Juan Carlos Díaz-Pérez and Touria E. Eaton
Eggplant (Solanum melongena L.) is an increasingly popular crop in the United States. In the southeastern United States, eggplant is often produced with high levels of irrigation water [above the rate of crop evapotranspiration (ETc)], resulting in water waste and nitrogen (N) leaching. The objective of this research was to assess the effects of irrigation rate on plant growth and fruit yield in eggplant. The study was conducted in Tifton, GA, in the fall of 2010 and 2011. Eggplant plants cv. Santana were grown on raised beds (1.8 m centers) covered with white plastic film mulch. There was a single drip tape along the center of the bed. The design was a randomized complete block with five treatments and four replications. Treatments consisted of irrigation rates based on ETc (33%, 67%, 100%, 133%, and 167% ETc).
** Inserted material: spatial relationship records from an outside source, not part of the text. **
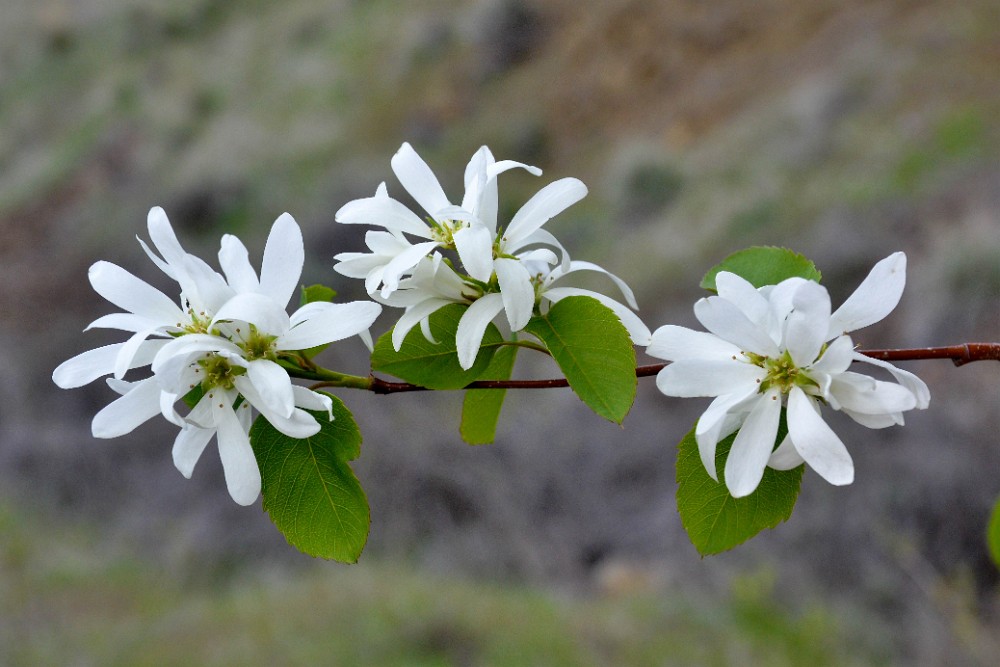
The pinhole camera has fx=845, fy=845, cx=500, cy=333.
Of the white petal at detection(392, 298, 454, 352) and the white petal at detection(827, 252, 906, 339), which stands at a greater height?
the white petal at detection(392, 298, 454, 352)

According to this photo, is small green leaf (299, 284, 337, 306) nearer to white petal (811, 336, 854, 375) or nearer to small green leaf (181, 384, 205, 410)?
small green leaf (181, 384, 205, 410)

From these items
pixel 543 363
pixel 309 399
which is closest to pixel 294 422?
pixel 309 399

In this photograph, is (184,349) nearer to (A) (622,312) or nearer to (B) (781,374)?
(A) (622,312)

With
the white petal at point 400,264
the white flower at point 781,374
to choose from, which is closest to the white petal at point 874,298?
the white flower at point 781,374

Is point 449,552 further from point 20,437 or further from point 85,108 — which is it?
point 85,108

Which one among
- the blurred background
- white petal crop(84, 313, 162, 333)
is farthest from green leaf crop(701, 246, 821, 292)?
the blurred background

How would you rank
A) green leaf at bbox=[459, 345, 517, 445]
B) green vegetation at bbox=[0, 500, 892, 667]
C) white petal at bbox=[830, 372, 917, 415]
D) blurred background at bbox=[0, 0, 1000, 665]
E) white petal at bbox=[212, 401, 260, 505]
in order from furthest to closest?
blurred background at bbox=[0, 0, 1000, 665], green vegetation at bbox=[0, 500, 892, 667], green leaf at bbox=[459, 345, 517, 445], white petal at bbox=[212, 401, 260, 505], white petal at bbox=[830, 372, 917, 415]
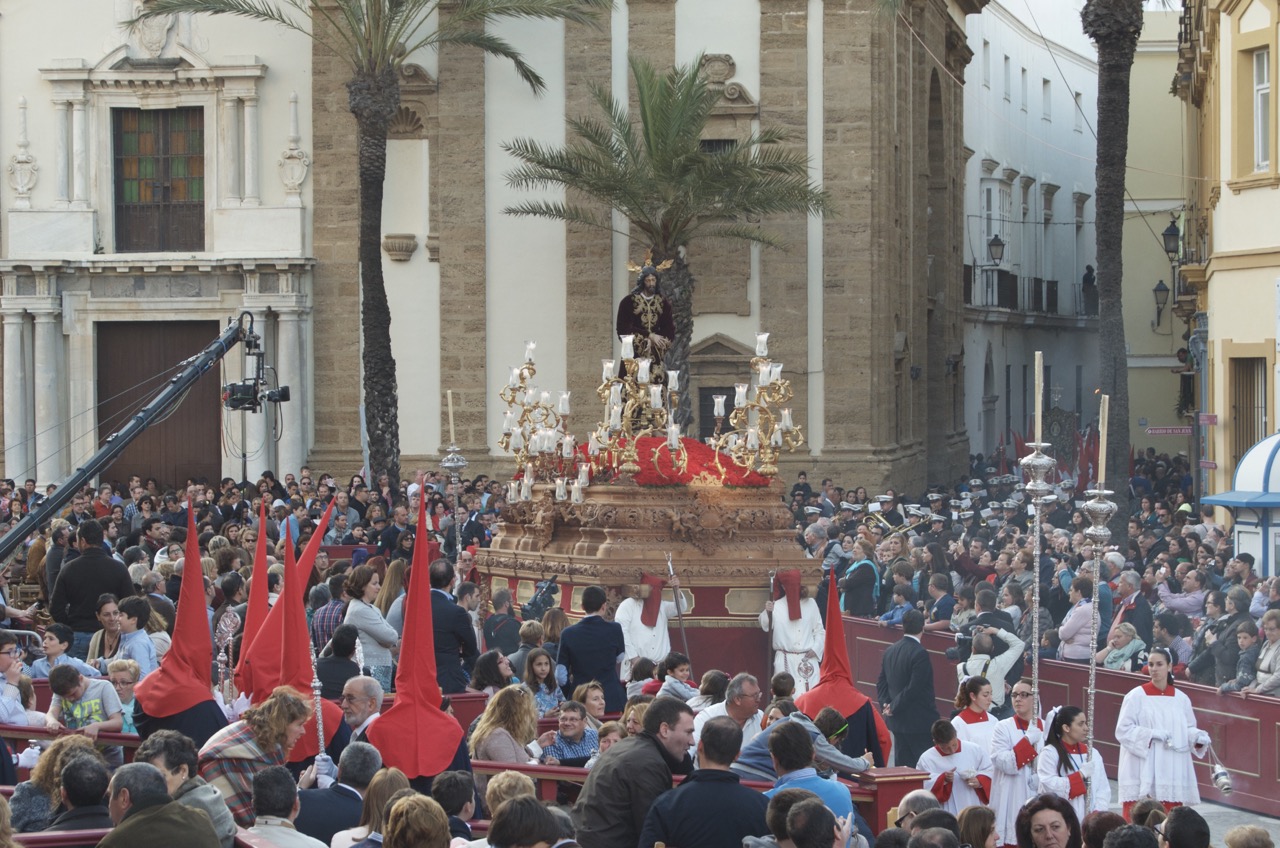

Plant growth, chlorophyll index (CI), and volumetric soil water content (SWC) were monitored over the season. In 2010, SWC (0–30 cm deep) increased and soil nitrate levels decreased with increasing irrigation rates. Foliar N and potassium (K), and CI decreased with increasing irrigation rate, probably due to a dilution effect. Stem diameter, leaf dry weight (DW), and vegetative top DW increased with increasing irrigation rate. Net photosynthesis and stomatal conductance (g S) were lowest at 33% ETc. Fruit number and fruit yields (marketable and total) were also lowest at 33% ETc and there were little yield differences among irrigation rates higher than 33% ETc. In 2011, irrigation rate had minor or no effect on SWC, plant growth of mature plants, leaf gas exchange, and fruit number and yield. The no treatment effect observed for eggplant in 2011 was likely because study was conducted in a low field that remained moist most of the time, nullifying the treatment effects. Results suggested that eggplant may tolerate mild water stress, since plants irrigated at 67% ETc produced fruit yields similar to those of plants irrigated at 100% ETc or higher rates. Thus, there is a potential to save water by reducing current irrigation rates without negatively impacting fruit yields.